RunPods Setup Guide¶

For: Setting up GPU instances on RunPods for agentic-spliceai training
Audience: First-time RunPods users
Time: ~15 minutes

🎯 Overview¶

RunPods provides on-demand GPU compute for training. This guide shows you how to: 1. Set up SSH access to RunPods instances 2. Configure your environment on the pod 3. Transfer data and start training

📦 Prerequisites¶

On Your Local Machine¶

✅ SSH key (~/.ssh/id_ed25519 or ~/.ssh/id_rsa)
✅ agentic-spliceai repository cloned
✅ Bash shell (macOS, Linux, WSL)

RunPods Account¶

✅ RunPods account created
✅ Payment method added
✅ SSH public key uploaded to RunPods

🚀 Quick Start¶

Step 1: Set Up RunPods Scripts (One Time)¶

cd ~/work/agentic-spliceai

# Copy example templates
cp -r runpods.example runpods

# Make scripts executable
chmod +x runpods/scripts/*.sh

Note: The runpods/ directory is NOT tracked in git (it's in .gitignore). This is intentional - it contains your personal configuration.

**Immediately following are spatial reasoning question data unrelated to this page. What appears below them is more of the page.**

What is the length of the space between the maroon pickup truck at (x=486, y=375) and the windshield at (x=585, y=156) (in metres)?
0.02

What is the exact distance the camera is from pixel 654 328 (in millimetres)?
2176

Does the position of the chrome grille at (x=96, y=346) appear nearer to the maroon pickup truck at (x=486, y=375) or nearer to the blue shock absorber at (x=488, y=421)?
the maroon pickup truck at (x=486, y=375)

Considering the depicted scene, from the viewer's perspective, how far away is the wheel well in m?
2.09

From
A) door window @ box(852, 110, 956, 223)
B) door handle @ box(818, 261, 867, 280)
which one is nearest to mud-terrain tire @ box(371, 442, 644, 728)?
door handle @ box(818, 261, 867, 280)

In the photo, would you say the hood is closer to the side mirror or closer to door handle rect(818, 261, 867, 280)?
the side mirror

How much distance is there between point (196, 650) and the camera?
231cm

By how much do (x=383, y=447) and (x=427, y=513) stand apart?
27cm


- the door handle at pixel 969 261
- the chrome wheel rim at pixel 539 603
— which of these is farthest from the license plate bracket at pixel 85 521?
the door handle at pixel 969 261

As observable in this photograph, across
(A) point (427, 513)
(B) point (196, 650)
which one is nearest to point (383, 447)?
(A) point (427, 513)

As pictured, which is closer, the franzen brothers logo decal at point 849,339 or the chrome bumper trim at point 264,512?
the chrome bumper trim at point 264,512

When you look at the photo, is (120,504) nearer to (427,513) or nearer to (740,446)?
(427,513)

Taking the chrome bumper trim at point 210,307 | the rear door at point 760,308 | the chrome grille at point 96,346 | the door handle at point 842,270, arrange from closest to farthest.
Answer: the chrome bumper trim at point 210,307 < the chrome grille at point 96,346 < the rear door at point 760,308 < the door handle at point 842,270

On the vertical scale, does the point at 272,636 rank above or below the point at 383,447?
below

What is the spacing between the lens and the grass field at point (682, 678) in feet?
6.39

Step 2: Acquire RunPods Instance¶

Go to runpods.io
Click Deploy
Select GPU (e.g., A40 48GB, H100 80GB)
Use template: PyTorch or Fast Stable Diffusion
Click Deploy On-Demand or Deploy Spot
Wait for pod to start (~1-2 minutes)

Step 3: Get Connection Info¶

From RunPods dashboard:

Click Connect on your pod
Select SSH over exposed TCP

Copy the connection command:

ssh root@ssh.runpods.io -p 12345 -i ~/.ssh/id_ed25519

Extract:
Hostname: ssh.runpods.io
Port: 12345

Step 4: Configure SSH Access (On Your Machine)¶

cd ~/work/agentic-spliceai/runpods/scripts
./runpod_ssh_manager.sh add agentic-spliceai

Enter when prompted: - Hostname: ssh.runpods.io - Port: 12345 - Nickname: a40-48gb (or whatever helps you remember) - SSH Key: Press Enter for default

Result: SSH config entry created

Step 5: Test Connection¶

ssh runpod-agentic-spliceai-a40-48gb

Expected: You're now connected to the pod! 🎉

Step 6: Setup Environment (On Pod)¶

Now that you're SSH'd into the pod:

# Install Miniforge
cd /workspace
wget https://github.com/conda-forge/miniforge/releases/latest/download/Miniforge3-Linux-x86_64.sh
bash Miniforge3-Linux-x86_64.sh -b -p /workspace/miniforge3
/workspace/miniforge3/bin/conda init bash
source ~/.bashrc

# Clone repository
cd /workspace
git clone https://github.com/YOUR-USERNAME/agentic-spliceai.git
cd agentic-spliceai

# Create environment
mamba env create -f runpods/environment-runpods-minimal.yml
mamba activate agenticspliceai

# Install PyTorch with CUDA
pip install --upgrade torch torchvision torchaudio --index-url https://download.pytorch.org/whl/cu121

# Install additional packages
pip install transformers einops accelerate safetensors

# Install agentic-spliceai
pip install -e .

# Verify
python -c "import torch; print(f'CUDA available: {torch.cuda.is_available()}')"
python -c "from agentic_spliceai.splice_engine.base_layer import BaseModelRunner; print('✅ OK')"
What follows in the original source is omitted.